La simple selección de la basura, su reciclaje y el tratamiento de los efluentes urbanos no puede demorarse, para lo cual cabría proponerse asumir fraternal y cooperativamente el compromiso de reducir, en el ámbito regional, progresiva y racionalmente todas los emisiones polucionantes.

No podemos permitirnos elevar al nivel fratricida un diferendo, para colmo sobre un tema de carácter eventual, cuando la actual desidia es tan notoria como generalizada y la patentizan casos tan malolientes como el del Riachuelo, que intentan apenas emular algunas vías de agua cercanas al cerro montevideano.

Si la limpieza del Támesis fue posible, ¿cuánto más útil sería volcar tanta energía, hoy estéril, con la sabia consigna del Martín Fierro , y dirigirla ya a la preservación general y sistemática de nuestros comunes tesoros hídricos, para evitar que noticias como la clausura por contaminación de las playas del otrora prístino lago Lácar, en el sur argentino, donde no se produce pasta ni papel, sean la poción de amargura con que los noticiosos nos reciben cada día?

Muchos enfrentamientos similares en todo el planeta fueron resueltos con el aporte de creatividad y realismo de desapasionados expertos neutrales, cuyas invalorables experiencias pueden sugerir modelos para emular. Una cuasiguerra que se había desatado entre pescadores de la bahía de Guayaquil con los productores de banana de campos aledaños es uno de ellos. Los primeros culpaban a los agricultores por la extinción de las larvas de camarones, presumiendo que el daño se debía al uso de agroquímicos. Convocando a expertos neutrales, que manejaban técnicas de manejo de controversias multipartes innovadoras, se logró contribuir a la paz, una vez comprobado, con la lógica sorpresa, que eran los efluentes de la propia ciudad la principal causa de los daños a la fauna marina.

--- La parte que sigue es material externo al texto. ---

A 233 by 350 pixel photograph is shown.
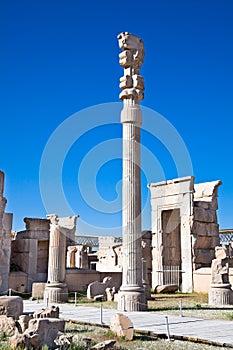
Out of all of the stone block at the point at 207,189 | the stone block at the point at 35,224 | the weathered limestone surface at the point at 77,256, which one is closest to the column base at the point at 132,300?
the stone block at the point at 35,224

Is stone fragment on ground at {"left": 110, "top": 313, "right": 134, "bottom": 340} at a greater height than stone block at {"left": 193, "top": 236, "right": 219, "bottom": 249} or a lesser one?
lesser

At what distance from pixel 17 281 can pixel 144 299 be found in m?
8.51

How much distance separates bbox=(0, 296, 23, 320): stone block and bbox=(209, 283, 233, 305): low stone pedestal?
800 cm

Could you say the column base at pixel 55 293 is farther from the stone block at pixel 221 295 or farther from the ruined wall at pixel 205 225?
the ruined wall at pixel 205 225

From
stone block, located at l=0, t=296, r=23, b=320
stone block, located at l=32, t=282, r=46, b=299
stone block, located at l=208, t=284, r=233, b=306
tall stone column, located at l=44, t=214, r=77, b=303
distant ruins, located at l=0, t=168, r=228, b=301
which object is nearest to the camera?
stone block, located at l=0, t=296, r=23, b=320

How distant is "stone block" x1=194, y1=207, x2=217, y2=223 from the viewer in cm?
2184

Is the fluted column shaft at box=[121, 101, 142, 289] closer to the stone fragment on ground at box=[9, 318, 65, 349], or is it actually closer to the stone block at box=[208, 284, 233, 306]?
the stone block at box=[208, 284, 233, 306]

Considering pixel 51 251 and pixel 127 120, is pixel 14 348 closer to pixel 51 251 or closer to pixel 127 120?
pixel 127 120

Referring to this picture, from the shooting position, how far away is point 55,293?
15758 millimetres

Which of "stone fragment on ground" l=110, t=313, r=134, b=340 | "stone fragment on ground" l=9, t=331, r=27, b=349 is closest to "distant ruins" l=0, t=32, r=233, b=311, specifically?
"stone fragment on ground" l=110, t=313, r=134, b=340

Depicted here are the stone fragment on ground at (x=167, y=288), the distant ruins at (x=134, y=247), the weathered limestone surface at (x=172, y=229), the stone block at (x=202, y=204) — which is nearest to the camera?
the distant ruins at (x=134, y=247)

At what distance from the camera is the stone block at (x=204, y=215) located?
21844mm

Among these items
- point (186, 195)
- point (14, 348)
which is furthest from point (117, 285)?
point (14, 348)

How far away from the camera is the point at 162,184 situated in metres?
23.6
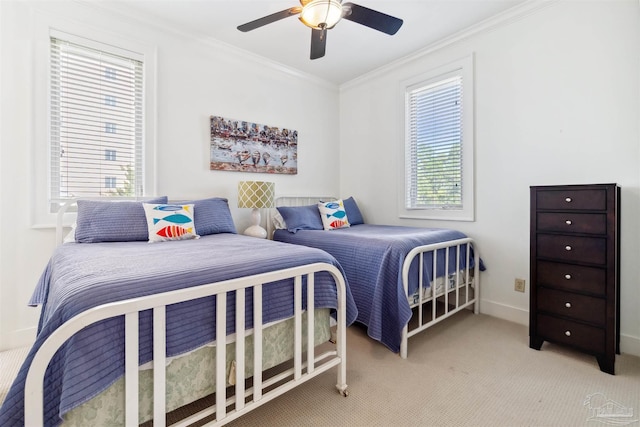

¿No sería prudente, entonces, capitalizar esos ejemplos exitosos, a fin de lograr una solución decorosa, poniendo voluntad y concordia al servicio del bien común, en lugar de elegir chivos expiatorios que apartan del necesario reconocimiento de la propia contribución diaria e incesante al descalabro?

Se daría así el primer paso para encarar el verdadero desafío que plantea la polución en general.

Transformar el actual entuerto en una gesta regional, tendiente a limitar progresivamente, y desde ahora, toda clase de consumos y emisiones polucionantes, proveer al reciclaje de lo reciclable y concientizar acerca de la necesidad de disponer adecuadamente de los residuos, que incluso pueden constituir fuentes de energía, es el desafío y la oportunidad.

Atribuir a los ambientalistas el mérito de despertar en la opinión publica el interés en la autopreservación sería una salida decorosa para no llegar a una derrota injusta.

Ocuparse del propio ámbito aquí y ahora es la base y condición necesaria para acreditar sustentos éticos y legales para limitar a cualquier agente de polución propio o ajeno en el futuro y sería la alternativa mas apropiada para comunidades o grupos con tan obstinado apego por evitar un hipotético riesgo futuro que les impide reconocer los reales peligros que engendra nuestro común entorno.